L’Iran continue de frapper durement plusieurs pays au Moyen-Orient malgré ledit essoufflement.
Une fillette de 11 ans a notamment été tuée au Koweït par la chute de débris dans une zone résidentielle, portant à 13 le nombre de victimes dans les pays du Golfe visés en guise de riposte à l’offensive américano-israélienne.
Hier, de nouvelles explosions ont aussi été entendues à Manama, la capitale du Bahreïn, tandis que l’Arabie saoudite dit avoir intercepté plusieurs missiles et drones dans son espace aérien.
« L’Iran est sous-estimé »
Les experts consultés sont d’avis que les États-Unis sous-estiment l’Iran.
« Je ne pense pas que leur capacité s’est essoufflée [comme prétend la Maison-Blanche]. Leurs défenses aériennes ont été grandement attaquées, mais ils ne sont pas en manque de munitions. […] Ils se sont préparés pour une guerre de plusieurs mois », a expliqué au Journal Jabeur Fathally, professeur agréé à l’Université d’Ottawa en droit international.
Pour Rachad Antonius, l’Iran est plus stable qu’on le croit.
« On ne connaît pas bien toute leur force.
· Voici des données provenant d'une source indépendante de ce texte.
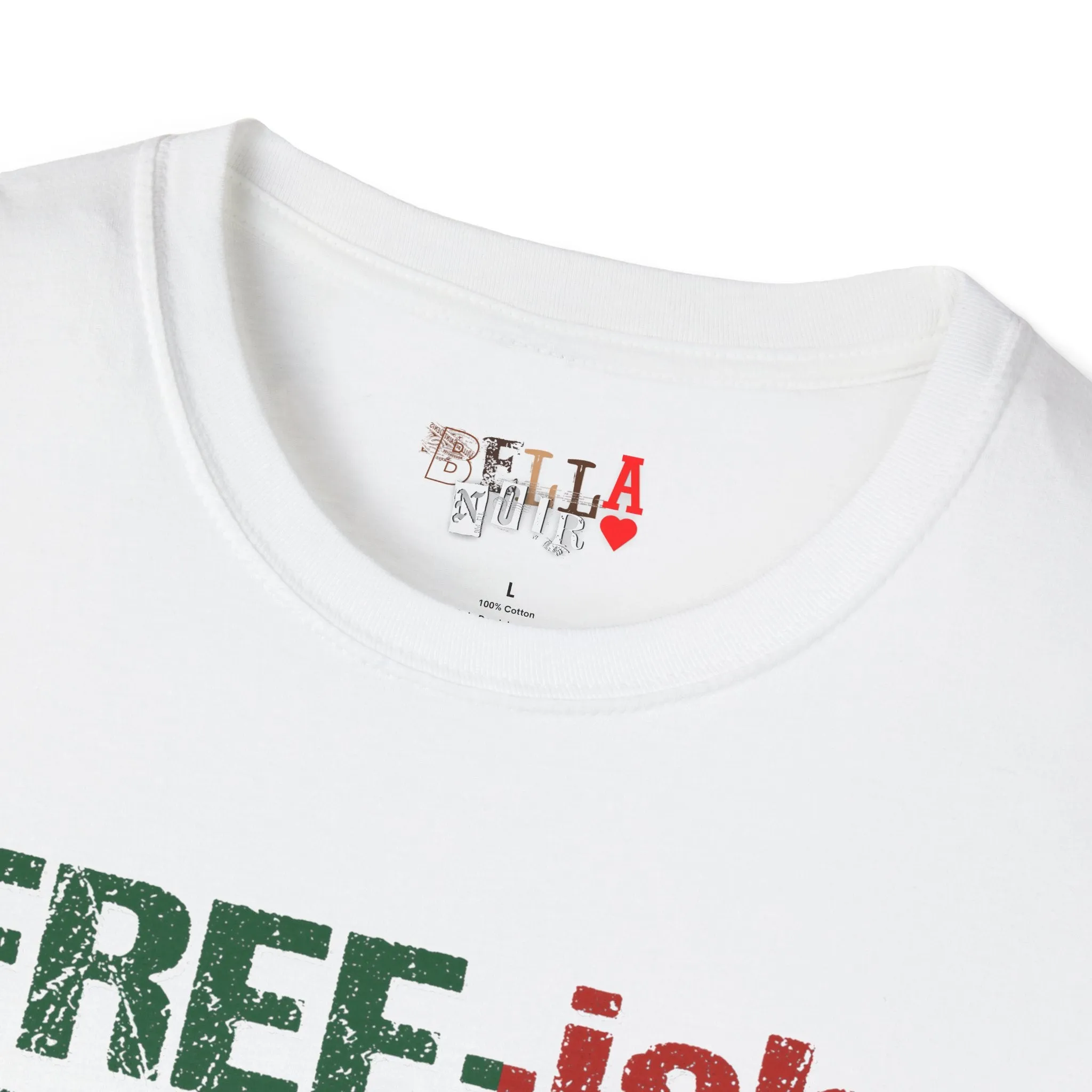 Free-ish Unisex Softstyle T-Shirt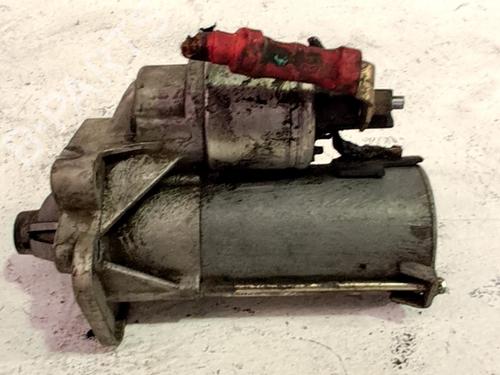 Startmotor Startmotor RENAULT MEGANE III Hatchback (BZ0/1_, B3_) 1.5 dCi (BZ1G, BZ1W, BZ0R) (95 hp) 33768042 33768042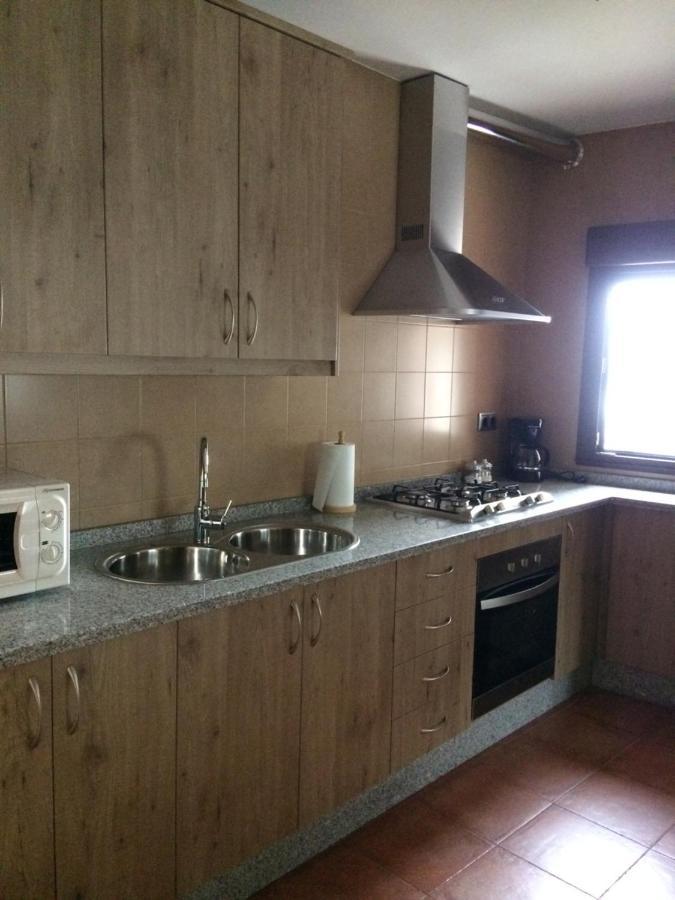 Casa Rural El Pilon Santibanez el Alto Eksteriør bilde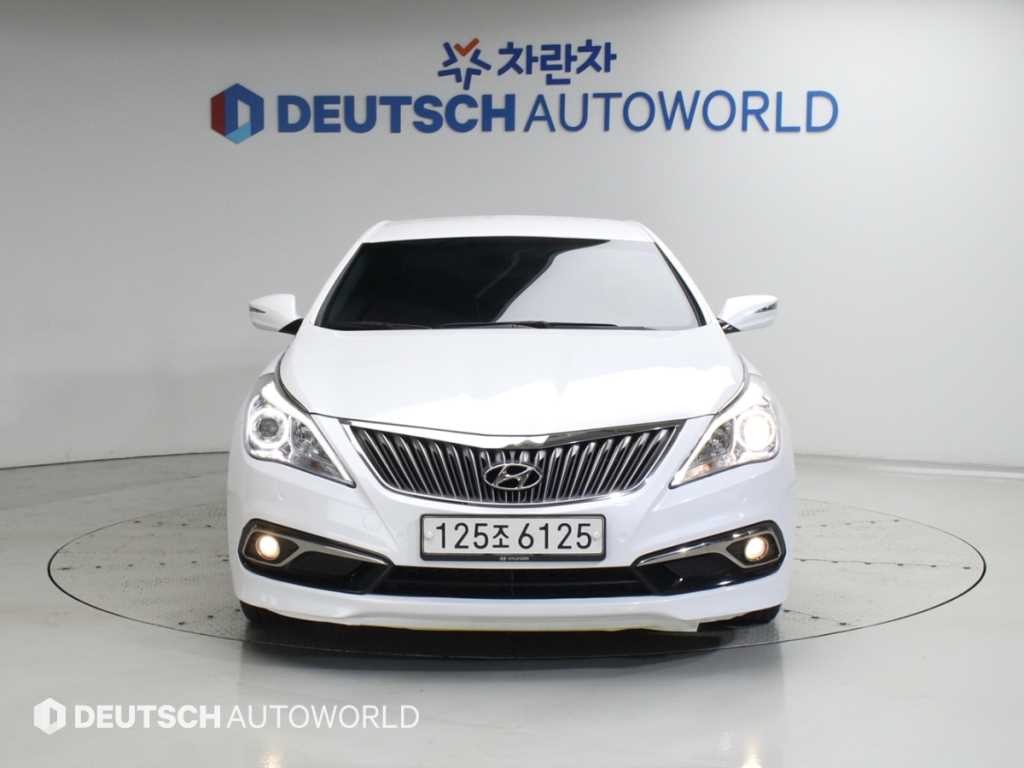 현대 그랜저 그랜저 HG LPG HG300 MODERN 이미지 3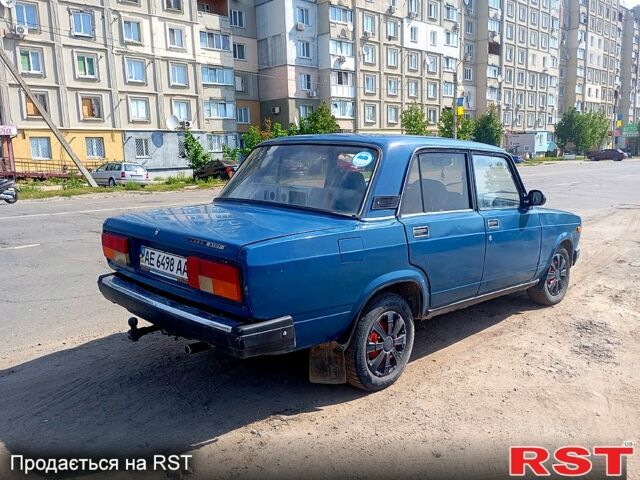 ВАЗ 2105, объемом двигателя 1.5 л и пробегом 100 тыс. км за 500 $, фото 2 на Automoto.ua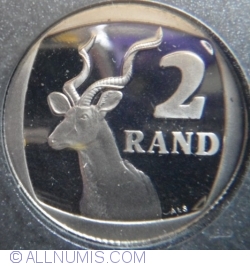 Image #2 of 2 Rand 1998
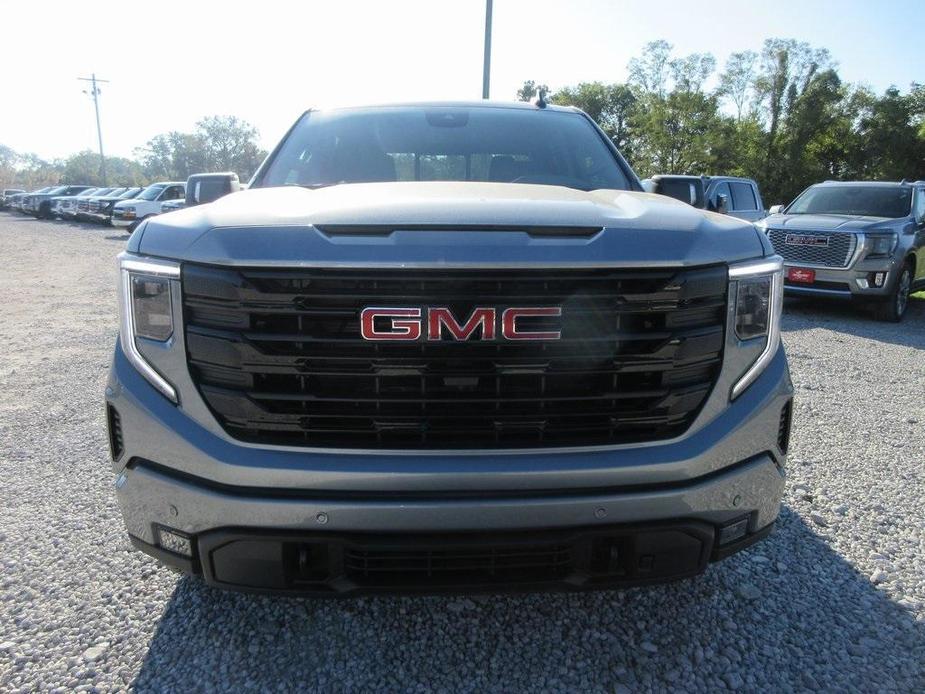 new 2025 GMC Sierra 1500 car, priced at $65,671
Ils ont des choses cachées qu’ils vont sortir plus tard », pense-t-il.
Même si on n’en est pas là pour l’instant, le conflit pourrait prendre une tournure différente et « avoir des conséquences beaucoup plus graves » si l’Iran attaquait de manière délibérée une zone peuplée d’un pays de l’OTAN, a expliqué Julien Tourreille.
Il réagissait à l’annonce d’un missile iranien qui a été intercepté hier alors qu’il se dirigeait en Turquie, pays membre de l’OTAN.
Ce missile visait probablement une base militaire à Chypre, mais aurait dévié de sa trajectoire, selon un responsable turc.